#### LO QUE SE PIDE:
Sigue escribiendo el texto sobre la timidez justo a partir de su última frase.

#### TEXTO DE LECTURA:

Las máscaras del tímido

Quienes han aprendido a convivir con el ridículo, a reírse de sí mismos, a relativizar la repercusión de sus palabras y sus actos, pocas veces se sienten atenazados por el apuro

JOSÉ MARÍA ROMERA

Sábado, 29 de marzo 2008, 14:39

«No te crees enemigos, pero sobre todo no te crees enemigos tímidos», advirtió en sus 'Pensamientos' el perspicaz moralista La Beaumelle. Y es que la timidez engendra en muchos de quienes la padecen una suerte de resentimiento difuso que provoca reacciones inesperadas. El tímido se encoge en presencia de los otros; pero cuando está acorralado puede actuar como las bestias heridas. ¿Quién no se ha sorprendido alguna vez al ver cómo una persona apocada o de natural retraído repentinamente monta en cólera con un furor inusitado? El hecho de que las personas tímidas tiendan a evitar a los demás y a escapar de situaciones donde se creen expuestas a la inquisidora mirada ajena no garantiza que siempre vayan a reaccionar de igual manera. A veces una suerte de mecanismo de compensación lleva a los tímidos a comportarse agresivamente.

#### REGISTROS DE DATOS:
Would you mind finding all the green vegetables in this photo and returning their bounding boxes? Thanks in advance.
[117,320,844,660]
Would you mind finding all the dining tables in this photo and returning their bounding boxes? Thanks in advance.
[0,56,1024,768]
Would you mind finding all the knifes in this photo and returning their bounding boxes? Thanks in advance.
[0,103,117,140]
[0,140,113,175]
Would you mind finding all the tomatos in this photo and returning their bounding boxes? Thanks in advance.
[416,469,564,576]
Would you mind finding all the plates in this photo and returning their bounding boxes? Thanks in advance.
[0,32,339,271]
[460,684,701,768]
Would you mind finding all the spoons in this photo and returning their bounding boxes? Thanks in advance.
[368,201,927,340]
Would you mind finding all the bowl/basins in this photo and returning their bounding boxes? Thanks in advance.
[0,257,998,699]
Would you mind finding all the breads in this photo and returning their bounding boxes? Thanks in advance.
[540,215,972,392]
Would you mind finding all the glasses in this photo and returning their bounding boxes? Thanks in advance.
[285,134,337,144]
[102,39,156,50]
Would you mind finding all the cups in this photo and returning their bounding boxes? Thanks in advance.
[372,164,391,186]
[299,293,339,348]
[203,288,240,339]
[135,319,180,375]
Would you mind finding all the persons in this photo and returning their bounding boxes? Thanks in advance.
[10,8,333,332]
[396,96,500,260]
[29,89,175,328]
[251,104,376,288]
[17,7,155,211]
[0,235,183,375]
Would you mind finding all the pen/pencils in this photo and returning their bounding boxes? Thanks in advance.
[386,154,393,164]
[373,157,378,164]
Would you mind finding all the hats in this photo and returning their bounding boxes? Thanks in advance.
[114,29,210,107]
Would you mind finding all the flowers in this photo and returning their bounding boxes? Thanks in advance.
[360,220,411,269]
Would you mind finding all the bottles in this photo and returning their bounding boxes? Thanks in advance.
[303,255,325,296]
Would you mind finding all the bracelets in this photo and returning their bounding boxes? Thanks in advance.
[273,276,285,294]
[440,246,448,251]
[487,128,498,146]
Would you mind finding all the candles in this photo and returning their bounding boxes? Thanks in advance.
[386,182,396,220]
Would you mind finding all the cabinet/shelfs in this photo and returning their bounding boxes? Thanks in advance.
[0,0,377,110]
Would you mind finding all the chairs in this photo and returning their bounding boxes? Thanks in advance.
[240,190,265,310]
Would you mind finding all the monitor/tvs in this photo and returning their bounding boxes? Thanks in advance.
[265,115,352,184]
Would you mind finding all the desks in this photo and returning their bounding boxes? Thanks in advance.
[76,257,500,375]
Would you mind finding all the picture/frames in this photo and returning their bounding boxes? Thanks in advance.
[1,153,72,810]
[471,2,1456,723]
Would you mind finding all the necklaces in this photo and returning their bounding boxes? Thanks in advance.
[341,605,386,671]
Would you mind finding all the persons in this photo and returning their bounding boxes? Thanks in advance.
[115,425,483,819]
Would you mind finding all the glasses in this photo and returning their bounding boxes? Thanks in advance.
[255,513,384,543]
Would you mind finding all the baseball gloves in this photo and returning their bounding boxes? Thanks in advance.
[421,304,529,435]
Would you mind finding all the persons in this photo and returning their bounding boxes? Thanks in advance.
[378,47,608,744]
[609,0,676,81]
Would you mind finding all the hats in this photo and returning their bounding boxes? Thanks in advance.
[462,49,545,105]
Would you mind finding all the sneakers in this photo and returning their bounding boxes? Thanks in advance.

#### RESPUESTA ESCRITA:
El tímido puede descargar su frustración sobre personas más débiles que él para desquitarse de su propia debilidad. En otras ocasiones experimenta arrebatos de euforia incontrolada que lo hacen irreconocible, como la 'mosquita muerta' que en una fiesta acaba dando la nota como si en vez de tímido fuese un redomado exhibicionista. La timidez tiene muchas máscaras, quizá porque no se proyecta tanto en las grandes decisiones de la vida como en aquellas situaciones que tiene algo de representación.

Pero en el saco de la timidez metemos demasiadas cosas. No es lo mismo ruborizarse a los quince años al cruzar una mirada con el chico o la chica de tus sueños que no salir de casa por la imposibilidad de mantener la menor relación con la gente, como sucede en los casos más acentuados de fobia social. Hay tímidos encantadores que han hecho de su debilidad un atractivo personal y otros hoscos, huraños, que actúan siempre a la defensiva.

El adjetivo 'tímido' proviene del verbo latino 'timeo' ('tener miedo'). En principio la timidez sería, por tanto, una manifestación del miedo a los demás. El tímido es el que, o bien se deja vencer por ese miedo y adopta ante él respuestas de evitación, o se resigna a vivir con sus temores y con los malos tragos que de vez en cuando le ocasiona. La fobia social es un miedo más persistente y acentuado que se manifiesta en respuestas de ansiedad, de crisis de angustia o pánico, de pensamientos anticipatorios negativos.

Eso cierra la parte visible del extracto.